**Extracted text**
╔══
Let us generate a 2-bit identity CLUT and see how applying it affects our image

two_bit_identity_clut = create_identity(2)
identity_truck = fast_apply_3d_clut(two_bit_identity_clut, 2, truck)
identity_truck = Image.fromarray(identity_truck.astype('uint8'), 'RGB')
identity_truck.show()

That’s in the same ballpark as the original image, but clearly there’s a lot wrong there. The problem is our 2-bit CLUT – we had a palette of only 8 colors (2 * 2 * 2) to choose from. Let us try again, but this time with a 12-bit CLUT:

twelve_bit_identity_clut = create_identity(12)
identity_truck = fast_apply_3d_clut(twelve_bit_identity_clut, 12, truck)
identity_truck = Image.fromarray(identity_truck.astype('uint8'), 'RGB')
identity_truck.show()

Left – the original image, right – the image after applying the 12-bit identity CLUT

That’s much better. In fact, I can see no discernible differences between the images. Wunderbar!

Let us try mapping the reds to the greens again. Our goal is to map all pixels that are sufficiently red to green. What’s “sufficiently red”? For our purposes, all pixels that end up being mapped to the reddish corner of the CLUT cube deserve to be green.

green_clut = create_identity(12)
green_clut[5:, :4, :4] = np.array([0, 255, 0])
green_truck = fast_apply_3d_clut(green_clut, 12, truck)
green_truck.show()

That’s comically bad. Of course, we got what we asked for – some reddish parts of the image did get mapped to a bright ugly green. Let us restore our faith in CLUTs by attempting a slightly less drastic and potentially pleasing effect – make all pixels slightly more green:

green_clut = create_identity(12)
╚══
**Exercise**
Reproduce the passage of the color lookup table text starting with "twelve_bit_identity_clut = create_identity(12)" and going on through "the images. Wunderbar!". Nothing asked here depends on the records.

**Record extracts**
╔══
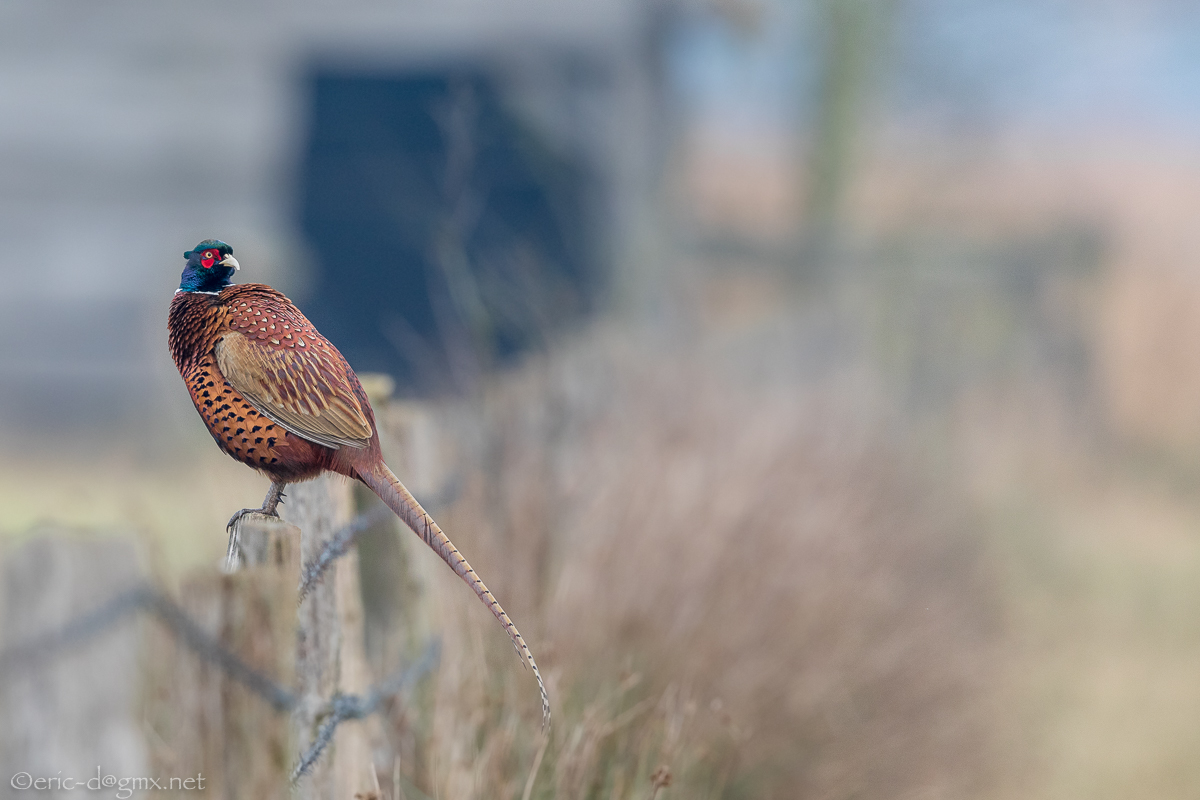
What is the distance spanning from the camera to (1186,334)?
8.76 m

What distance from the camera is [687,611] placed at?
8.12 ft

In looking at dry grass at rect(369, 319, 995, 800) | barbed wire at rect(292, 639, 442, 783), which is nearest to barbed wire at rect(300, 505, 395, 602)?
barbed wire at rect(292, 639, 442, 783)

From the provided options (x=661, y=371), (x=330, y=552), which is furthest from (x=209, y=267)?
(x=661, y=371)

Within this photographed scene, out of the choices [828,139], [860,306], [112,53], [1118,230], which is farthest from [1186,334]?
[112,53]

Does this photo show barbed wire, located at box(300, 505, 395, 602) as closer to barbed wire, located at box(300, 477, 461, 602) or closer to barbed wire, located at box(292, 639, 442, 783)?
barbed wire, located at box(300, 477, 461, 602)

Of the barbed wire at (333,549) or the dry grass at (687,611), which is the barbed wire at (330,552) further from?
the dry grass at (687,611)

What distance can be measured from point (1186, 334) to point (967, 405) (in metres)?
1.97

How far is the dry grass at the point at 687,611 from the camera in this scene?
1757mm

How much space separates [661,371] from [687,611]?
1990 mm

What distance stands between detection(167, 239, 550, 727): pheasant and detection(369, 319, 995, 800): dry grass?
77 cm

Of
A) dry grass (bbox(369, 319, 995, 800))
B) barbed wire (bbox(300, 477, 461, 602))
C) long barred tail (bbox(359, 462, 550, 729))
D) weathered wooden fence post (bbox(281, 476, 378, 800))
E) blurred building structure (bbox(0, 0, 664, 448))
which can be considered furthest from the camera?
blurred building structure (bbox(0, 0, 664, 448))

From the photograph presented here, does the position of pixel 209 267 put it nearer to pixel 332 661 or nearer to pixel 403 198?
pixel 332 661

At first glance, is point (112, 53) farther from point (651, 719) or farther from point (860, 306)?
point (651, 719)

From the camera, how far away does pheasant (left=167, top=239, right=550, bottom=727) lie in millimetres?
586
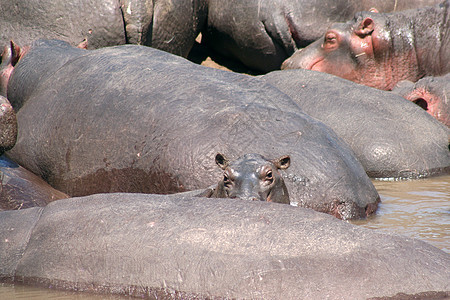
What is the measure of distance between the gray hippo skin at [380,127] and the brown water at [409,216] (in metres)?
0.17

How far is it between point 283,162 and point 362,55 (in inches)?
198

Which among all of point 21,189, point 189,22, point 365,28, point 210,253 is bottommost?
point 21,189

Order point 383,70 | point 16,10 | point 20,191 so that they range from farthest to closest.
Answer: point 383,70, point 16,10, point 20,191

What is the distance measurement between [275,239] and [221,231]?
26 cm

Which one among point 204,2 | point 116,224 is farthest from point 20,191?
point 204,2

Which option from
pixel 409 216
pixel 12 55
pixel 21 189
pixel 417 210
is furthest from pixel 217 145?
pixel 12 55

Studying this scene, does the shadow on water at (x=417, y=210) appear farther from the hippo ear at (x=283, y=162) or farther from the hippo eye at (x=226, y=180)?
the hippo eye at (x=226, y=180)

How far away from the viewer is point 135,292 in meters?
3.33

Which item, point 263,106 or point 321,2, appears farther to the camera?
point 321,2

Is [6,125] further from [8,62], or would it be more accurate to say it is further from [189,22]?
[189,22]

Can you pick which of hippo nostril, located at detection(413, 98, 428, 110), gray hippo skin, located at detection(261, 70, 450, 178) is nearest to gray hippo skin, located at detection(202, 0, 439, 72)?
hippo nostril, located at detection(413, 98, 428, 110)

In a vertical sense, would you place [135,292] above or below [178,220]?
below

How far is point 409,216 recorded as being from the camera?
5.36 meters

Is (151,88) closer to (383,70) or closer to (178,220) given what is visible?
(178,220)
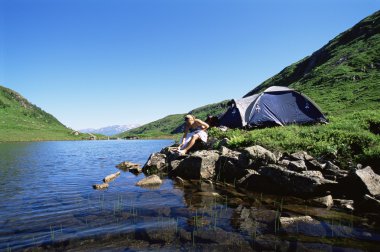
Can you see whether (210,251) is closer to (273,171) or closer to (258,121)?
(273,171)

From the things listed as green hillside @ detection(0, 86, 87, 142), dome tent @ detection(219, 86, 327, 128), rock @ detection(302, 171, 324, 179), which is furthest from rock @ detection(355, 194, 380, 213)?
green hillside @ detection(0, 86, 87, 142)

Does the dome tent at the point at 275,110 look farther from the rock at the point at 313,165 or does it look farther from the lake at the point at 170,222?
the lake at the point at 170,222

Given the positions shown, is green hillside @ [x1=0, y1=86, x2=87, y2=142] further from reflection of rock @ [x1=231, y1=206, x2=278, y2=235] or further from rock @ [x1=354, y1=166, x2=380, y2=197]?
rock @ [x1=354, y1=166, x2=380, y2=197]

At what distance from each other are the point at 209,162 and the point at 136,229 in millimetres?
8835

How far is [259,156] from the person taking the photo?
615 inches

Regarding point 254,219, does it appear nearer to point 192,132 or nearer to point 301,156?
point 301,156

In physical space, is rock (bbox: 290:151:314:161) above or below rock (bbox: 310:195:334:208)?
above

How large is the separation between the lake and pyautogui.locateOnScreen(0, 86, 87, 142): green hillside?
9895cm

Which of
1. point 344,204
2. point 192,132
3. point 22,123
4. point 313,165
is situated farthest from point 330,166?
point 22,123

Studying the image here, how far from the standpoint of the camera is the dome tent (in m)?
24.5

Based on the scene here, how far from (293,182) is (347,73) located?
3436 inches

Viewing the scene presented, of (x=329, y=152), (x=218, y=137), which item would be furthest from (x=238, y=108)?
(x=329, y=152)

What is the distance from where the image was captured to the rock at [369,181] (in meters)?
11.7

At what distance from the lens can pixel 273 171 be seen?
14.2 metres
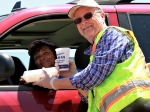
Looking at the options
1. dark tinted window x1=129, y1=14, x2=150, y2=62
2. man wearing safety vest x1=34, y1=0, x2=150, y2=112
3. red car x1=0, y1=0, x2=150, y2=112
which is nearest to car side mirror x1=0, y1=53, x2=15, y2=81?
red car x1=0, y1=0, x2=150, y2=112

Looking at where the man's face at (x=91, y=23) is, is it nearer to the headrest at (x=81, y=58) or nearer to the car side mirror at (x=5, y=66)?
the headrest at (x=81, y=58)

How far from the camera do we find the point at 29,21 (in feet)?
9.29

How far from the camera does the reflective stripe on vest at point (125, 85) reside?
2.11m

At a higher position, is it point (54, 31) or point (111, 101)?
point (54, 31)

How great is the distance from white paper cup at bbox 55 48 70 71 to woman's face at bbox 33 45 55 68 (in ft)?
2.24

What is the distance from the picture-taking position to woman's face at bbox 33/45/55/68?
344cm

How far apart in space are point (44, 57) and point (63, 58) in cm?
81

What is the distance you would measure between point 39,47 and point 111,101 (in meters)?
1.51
╚══
╔══
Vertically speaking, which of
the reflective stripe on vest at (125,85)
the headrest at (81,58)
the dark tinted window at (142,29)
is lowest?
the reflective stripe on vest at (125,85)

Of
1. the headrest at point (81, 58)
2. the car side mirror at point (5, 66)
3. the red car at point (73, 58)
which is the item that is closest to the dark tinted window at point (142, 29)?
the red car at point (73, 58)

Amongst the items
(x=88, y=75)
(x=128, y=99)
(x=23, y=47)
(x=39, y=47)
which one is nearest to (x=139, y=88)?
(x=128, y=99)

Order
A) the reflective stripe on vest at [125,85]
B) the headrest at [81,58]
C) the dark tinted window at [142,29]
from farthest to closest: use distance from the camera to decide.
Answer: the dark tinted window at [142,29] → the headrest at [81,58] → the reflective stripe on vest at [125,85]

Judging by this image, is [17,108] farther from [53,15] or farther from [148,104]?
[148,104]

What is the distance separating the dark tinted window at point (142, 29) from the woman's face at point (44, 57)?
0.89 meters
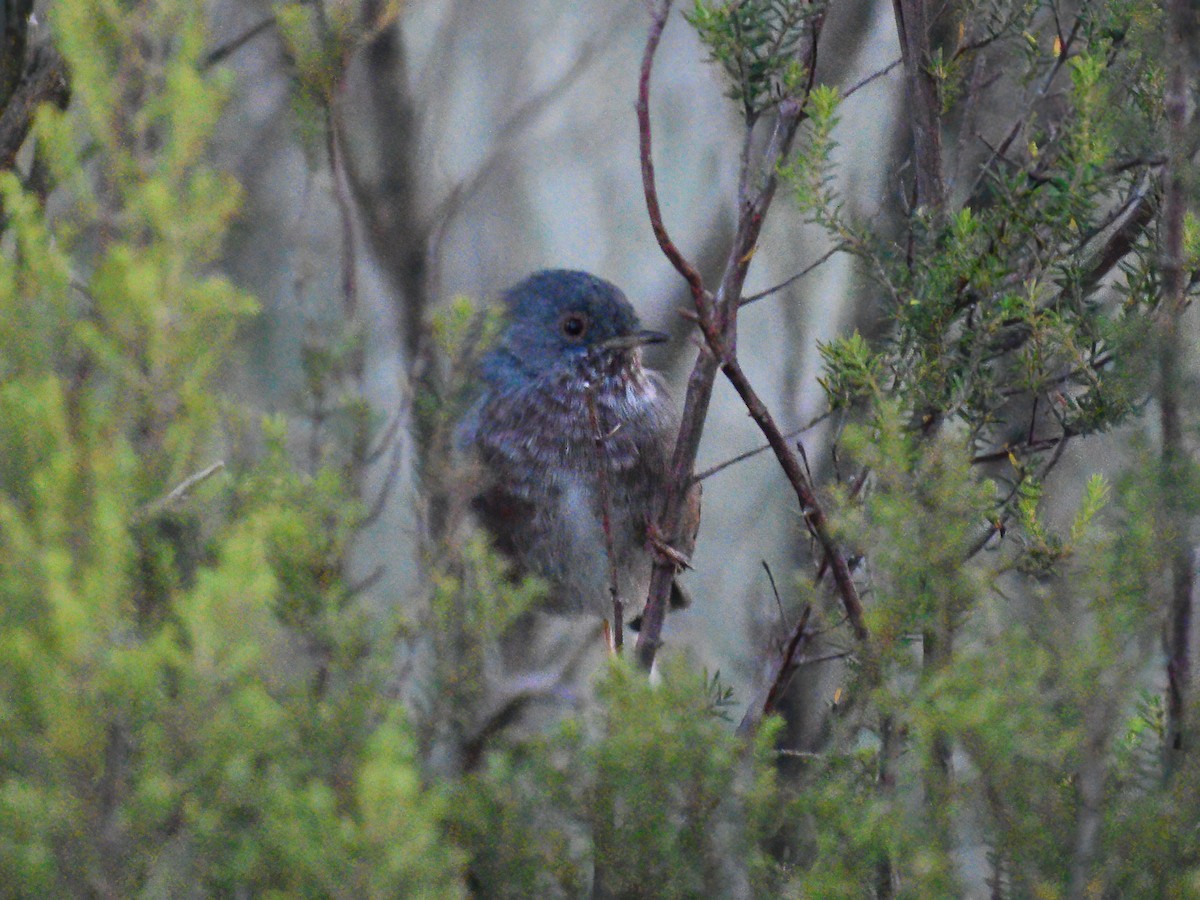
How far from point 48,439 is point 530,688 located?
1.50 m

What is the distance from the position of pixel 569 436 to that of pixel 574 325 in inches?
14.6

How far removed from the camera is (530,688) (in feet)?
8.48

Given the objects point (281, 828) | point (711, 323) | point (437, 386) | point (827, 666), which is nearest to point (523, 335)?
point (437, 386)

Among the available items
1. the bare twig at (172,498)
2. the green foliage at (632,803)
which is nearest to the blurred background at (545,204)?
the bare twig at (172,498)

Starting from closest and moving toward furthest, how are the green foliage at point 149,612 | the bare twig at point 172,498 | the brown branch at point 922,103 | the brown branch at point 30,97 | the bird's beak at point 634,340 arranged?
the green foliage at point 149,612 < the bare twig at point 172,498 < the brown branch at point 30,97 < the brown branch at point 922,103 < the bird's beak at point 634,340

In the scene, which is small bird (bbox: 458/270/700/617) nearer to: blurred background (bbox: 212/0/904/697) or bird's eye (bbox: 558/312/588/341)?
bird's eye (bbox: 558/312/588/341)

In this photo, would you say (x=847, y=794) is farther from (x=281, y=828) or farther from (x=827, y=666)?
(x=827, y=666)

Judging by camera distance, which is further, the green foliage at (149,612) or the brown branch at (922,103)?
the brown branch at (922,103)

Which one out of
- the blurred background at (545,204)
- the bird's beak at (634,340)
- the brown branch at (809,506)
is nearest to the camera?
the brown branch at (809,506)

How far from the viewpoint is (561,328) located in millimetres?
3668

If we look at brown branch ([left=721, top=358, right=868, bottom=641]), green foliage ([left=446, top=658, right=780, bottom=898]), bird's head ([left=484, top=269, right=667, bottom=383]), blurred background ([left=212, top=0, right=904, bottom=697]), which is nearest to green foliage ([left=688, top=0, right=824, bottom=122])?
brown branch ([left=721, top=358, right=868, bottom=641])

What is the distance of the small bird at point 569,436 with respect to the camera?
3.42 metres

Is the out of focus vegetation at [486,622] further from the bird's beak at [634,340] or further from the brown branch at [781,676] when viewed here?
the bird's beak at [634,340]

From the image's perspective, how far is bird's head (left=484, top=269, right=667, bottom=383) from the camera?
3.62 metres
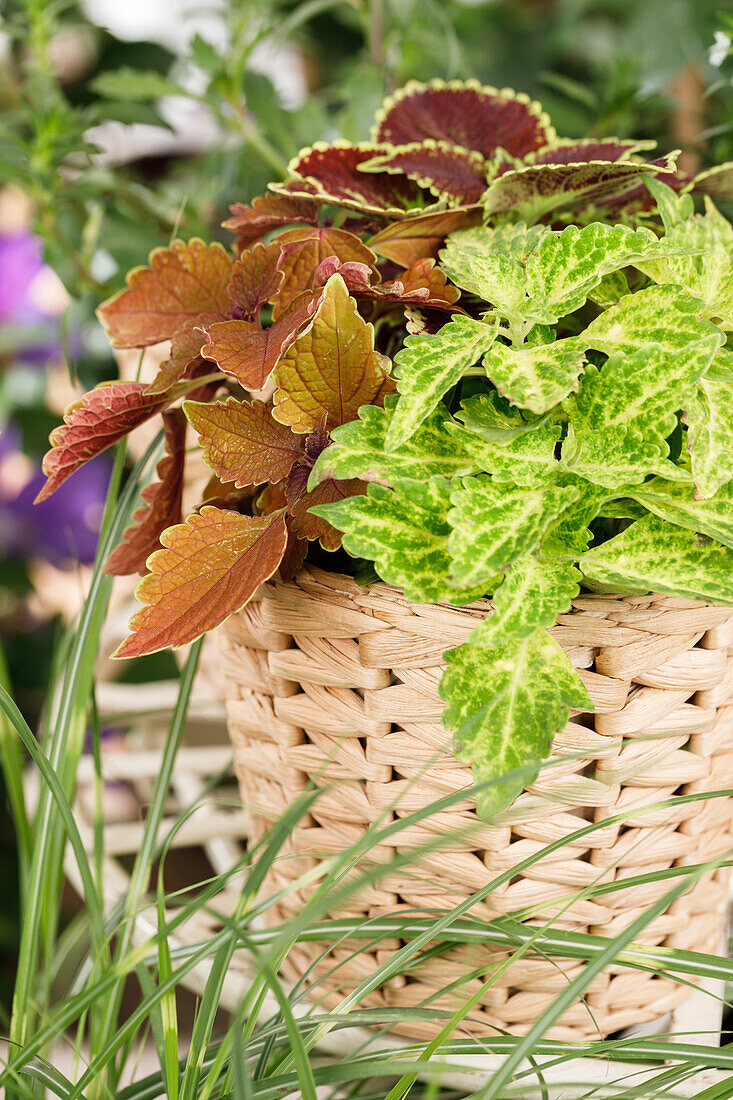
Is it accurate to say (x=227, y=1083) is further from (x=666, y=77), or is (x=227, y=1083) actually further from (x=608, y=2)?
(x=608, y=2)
╚══
**Answer section**
twelve_bit_identity_clut = create_identity(12)
identity_truck = fast_apply_3d_clut(twelve_bit_identity_clut, 12, truck)
identity_truck = Image.fromarray(identity_truck.astype('uint8'), 'RGB')
identity_truck.show()

Left – the original image, right – the image after applying the 12-bit identity CLUT

That’s much better. In fact, I can see no discernible differences between the images. Wunderbar!